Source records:
______

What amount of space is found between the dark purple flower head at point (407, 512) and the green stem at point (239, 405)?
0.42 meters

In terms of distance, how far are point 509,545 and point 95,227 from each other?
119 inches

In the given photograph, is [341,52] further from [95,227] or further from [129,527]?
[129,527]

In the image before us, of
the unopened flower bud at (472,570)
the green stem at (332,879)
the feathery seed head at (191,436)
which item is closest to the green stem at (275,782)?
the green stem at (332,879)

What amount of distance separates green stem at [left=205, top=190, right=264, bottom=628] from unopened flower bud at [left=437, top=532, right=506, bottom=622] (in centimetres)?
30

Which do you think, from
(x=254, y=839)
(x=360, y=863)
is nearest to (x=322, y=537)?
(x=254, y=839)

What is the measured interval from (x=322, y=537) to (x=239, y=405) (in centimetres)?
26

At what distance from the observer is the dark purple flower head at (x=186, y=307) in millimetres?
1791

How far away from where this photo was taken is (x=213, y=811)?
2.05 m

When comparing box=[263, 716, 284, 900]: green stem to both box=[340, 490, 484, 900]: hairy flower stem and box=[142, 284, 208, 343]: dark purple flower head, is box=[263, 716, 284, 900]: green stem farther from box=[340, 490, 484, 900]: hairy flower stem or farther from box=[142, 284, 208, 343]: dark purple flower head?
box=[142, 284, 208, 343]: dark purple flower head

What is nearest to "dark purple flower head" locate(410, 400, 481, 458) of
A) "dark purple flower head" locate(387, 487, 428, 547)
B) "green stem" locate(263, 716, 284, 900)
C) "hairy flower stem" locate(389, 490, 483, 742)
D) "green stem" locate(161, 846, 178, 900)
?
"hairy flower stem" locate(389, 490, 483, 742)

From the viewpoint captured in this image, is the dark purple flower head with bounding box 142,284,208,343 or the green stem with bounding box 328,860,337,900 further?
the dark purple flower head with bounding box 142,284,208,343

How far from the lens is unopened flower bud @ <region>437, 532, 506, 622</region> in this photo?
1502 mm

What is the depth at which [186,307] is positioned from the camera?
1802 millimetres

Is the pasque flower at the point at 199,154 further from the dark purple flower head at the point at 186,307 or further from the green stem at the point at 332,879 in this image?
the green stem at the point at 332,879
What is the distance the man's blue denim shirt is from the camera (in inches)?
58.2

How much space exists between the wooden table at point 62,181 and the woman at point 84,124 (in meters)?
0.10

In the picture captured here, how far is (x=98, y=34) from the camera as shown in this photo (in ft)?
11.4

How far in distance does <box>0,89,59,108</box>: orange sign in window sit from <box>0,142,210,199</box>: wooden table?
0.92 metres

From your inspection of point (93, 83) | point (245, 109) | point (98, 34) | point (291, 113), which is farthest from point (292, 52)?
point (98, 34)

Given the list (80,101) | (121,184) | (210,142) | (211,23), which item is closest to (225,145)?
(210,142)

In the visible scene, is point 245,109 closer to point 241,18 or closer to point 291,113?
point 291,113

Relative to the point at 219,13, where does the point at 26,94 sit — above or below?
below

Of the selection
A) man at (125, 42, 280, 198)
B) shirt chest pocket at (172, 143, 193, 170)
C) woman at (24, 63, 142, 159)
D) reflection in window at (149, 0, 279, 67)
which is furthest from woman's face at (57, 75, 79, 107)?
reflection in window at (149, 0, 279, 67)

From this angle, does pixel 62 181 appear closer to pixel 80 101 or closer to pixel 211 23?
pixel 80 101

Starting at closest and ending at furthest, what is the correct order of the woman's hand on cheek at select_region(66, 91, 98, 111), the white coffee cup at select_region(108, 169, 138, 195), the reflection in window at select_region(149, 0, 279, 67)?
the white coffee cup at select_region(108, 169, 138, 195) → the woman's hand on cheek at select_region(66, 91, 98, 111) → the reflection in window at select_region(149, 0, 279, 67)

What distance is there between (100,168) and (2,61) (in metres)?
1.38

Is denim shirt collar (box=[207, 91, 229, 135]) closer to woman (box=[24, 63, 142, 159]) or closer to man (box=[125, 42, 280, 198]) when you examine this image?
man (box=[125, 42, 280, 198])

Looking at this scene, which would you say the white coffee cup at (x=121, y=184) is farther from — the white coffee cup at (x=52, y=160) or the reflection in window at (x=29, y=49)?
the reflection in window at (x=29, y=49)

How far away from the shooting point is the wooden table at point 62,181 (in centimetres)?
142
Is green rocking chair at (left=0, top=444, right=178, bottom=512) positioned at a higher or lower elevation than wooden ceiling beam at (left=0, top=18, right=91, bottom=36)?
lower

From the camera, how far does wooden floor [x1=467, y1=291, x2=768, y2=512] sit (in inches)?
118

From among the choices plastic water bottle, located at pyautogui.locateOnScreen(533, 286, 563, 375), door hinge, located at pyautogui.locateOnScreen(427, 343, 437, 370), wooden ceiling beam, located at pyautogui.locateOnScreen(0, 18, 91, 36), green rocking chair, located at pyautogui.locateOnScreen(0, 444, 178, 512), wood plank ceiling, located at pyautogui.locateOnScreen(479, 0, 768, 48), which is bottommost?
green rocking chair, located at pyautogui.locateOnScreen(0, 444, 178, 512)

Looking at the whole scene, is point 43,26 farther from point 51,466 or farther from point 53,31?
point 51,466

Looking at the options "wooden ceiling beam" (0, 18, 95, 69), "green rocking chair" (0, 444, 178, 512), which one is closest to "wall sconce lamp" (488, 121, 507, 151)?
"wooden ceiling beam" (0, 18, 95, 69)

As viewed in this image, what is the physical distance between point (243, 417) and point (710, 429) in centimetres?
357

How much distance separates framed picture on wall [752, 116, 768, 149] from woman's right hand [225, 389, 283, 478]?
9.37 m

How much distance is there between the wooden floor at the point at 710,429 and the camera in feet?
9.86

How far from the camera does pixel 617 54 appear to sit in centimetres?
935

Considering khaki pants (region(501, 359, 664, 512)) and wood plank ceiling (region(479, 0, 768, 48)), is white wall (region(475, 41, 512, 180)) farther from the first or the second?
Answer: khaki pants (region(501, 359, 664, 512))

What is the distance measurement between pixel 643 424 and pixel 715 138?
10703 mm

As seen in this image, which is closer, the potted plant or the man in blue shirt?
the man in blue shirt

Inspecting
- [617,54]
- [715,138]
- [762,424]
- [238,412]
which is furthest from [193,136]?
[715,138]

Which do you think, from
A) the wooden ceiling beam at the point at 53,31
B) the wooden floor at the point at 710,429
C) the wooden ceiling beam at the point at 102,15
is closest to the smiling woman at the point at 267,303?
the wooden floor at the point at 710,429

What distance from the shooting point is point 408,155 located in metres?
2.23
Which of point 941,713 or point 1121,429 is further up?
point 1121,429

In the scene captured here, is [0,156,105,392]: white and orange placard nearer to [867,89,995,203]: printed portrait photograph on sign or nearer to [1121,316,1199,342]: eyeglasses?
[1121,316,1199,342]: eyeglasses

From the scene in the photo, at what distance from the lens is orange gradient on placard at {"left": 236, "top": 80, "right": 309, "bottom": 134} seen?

______

→ Task
Can you find every line in the entries above that contains the word "placard", with case counting, and copy each of those lines?

→ In response
In the scene captured here, is [0,156,105,392]: white and orange placard nearer to [867,89,995,203]: printed portrait photograph on sign or nearer to [1121,316,1199,342]: eyeglasses?
From the scene in the photo, at what distance from the lens is orange gradient on placard at {"left": 236, "top": 80, "right": 309, "bottom": 134} seen?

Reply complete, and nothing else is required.